== Source text

AU4080193A - Anti-inflammatory agent - Google Patents

Description

ANTI-INFLAMMATORY AGENT This Invention relates to antl-Inflammatory agents. Inflammation Is associated with a wide range of disorders resulting from both external and internal factors. For example, skin inflammation occurs in many conditions as a result of disease or injury. Other disorders result in internal inflammation, for example in joints affected by arthritis and in intestinal Inflammatory conditions such as colitis. Inflammation is also postulated as participatory in atherosclerosis, diabetes and other endocrine disorders.

One serious disorder which gives rise to secondary disabilities which are associated with secondary inflammation is haemophilia. Two types of haemophilia are recognised, both being X-linked, recessive bleeding disorders with indistinguishable clinical manifestations. The more common type, haemophilia A, is attributable to decreased blood levels of properly functioning clotting factor VIII, whilst in haemophilia B, the defect is a decreased level of functional blood clotting factor IX. Haemophilia patients commonly suffer from progressive arthritis and musculoskeletal disability as a consequence of bleeding into joints and muscles. Much effort is put into management routines for haemophilia by lifestyle adjustments to protect affected joints. In the acute phase of a joint bleeding episode, which is the primary manifestation of the disorder, management comprises intravenous administration of Factor VIII concentrate, together with rest and simple or sometimes opiate analgesia. Simple analgesics are used in the subacute arthropathy that may persist following an acute bleeding episode. Non-steroidal anti- inflammatory drugs are only seldom used, and then only for pain control in the chronic arthropathy - when advanced joint damage has occurred. They are not generally used in the acute and subacute stages. It is against this background that it has surprisingly been found that factor VIII has an anti-inflammatory utility independent of its recognised blood clotting function.

Accordingly, the present invention relates to the use of factor VIII in the preparation of a pharmaceutical composition intended for introduction to the non-haemophiliac human body for the alleviation of inflammation.

While it is recognised that in some circumstances it may be necessary to introduce the factor VIII by intravenous injection, it has further been found that local administration of factor

VIII, for example by a topical or intradermal route, is also effective in alleviating inflammation.

====

• **Work instructions**
Continue the patent description of factor VIII as an anti-inflammatory agent from the point where it ends. You won't need the entries for this.

== Raw data

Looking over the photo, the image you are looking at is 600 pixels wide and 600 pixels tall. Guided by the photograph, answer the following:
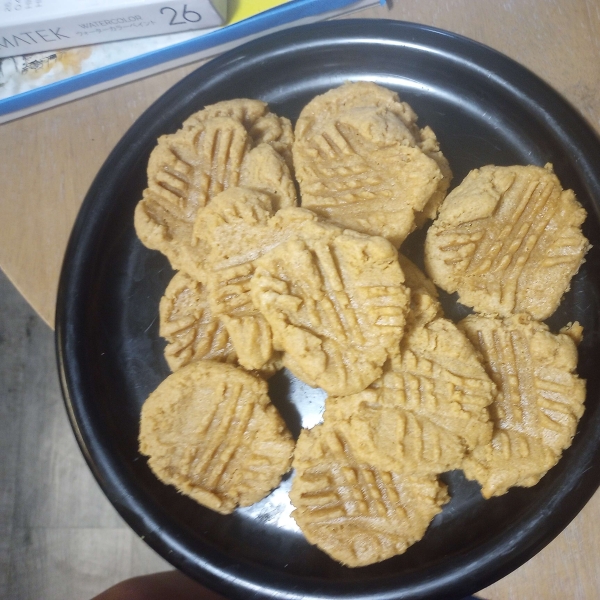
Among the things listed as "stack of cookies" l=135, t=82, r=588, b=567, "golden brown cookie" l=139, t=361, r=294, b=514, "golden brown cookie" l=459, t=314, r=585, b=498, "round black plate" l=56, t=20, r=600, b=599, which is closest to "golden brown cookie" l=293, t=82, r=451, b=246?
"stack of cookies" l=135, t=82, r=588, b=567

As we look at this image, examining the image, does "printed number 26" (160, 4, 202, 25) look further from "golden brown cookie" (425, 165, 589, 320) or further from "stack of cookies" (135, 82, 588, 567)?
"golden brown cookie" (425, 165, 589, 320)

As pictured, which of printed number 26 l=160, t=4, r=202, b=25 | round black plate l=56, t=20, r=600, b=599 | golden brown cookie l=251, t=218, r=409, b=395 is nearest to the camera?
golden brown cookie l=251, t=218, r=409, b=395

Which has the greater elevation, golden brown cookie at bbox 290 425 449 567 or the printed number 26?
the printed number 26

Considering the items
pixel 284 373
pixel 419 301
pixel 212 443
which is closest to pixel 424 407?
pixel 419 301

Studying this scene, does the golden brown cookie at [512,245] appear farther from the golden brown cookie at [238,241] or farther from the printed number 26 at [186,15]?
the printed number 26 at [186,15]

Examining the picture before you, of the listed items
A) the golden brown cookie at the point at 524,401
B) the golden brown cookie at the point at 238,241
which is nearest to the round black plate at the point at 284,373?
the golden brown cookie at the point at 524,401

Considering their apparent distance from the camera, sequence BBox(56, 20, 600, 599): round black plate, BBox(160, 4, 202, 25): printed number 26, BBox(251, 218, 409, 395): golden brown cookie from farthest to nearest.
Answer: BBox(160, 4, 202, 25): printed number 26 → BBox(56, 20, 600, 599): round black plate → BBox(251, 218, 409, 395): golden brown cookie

====
== Raw data

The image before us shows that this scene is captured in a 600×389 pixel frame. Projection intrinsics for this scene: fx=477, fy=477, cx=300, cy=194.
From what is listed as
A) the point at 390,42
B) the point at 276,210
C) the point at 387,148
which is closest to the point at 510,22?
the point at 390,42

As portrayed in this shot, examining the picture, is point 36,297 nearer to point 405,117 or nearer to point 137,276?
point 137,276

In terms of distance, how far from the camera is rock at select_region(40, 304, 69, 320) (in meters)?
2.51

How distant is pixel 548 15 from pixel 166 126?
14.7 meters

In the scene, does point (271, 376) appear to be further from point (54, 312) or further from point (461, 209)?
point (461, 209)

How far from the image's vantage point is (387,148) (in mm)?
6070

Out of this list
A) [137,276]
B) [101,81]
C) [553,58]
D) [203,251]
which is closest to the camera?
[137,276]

====

• **Answer to this problem**
Therefore, according to a further aspect of the invention, there is provided a pharamaceutical composition, for use in local administration for the alleviation of Inflammation, comprising factor VIII and a suitable carrier therefor.

Preferably, the local administration is carried out topically or intradermally at or near the site of inflammation.

The dosage employed will of course vary widely with the severity of the condition being treated and also with the method of introduction. For most applications it is envisaged that a unit dose will range from 1 to 4000 international units of factor VIII, preferably from 100 to 1500. Of course the amount actually employed depends on the weight of the patient and is preferably from 1 to 50 per kilogram of body weight.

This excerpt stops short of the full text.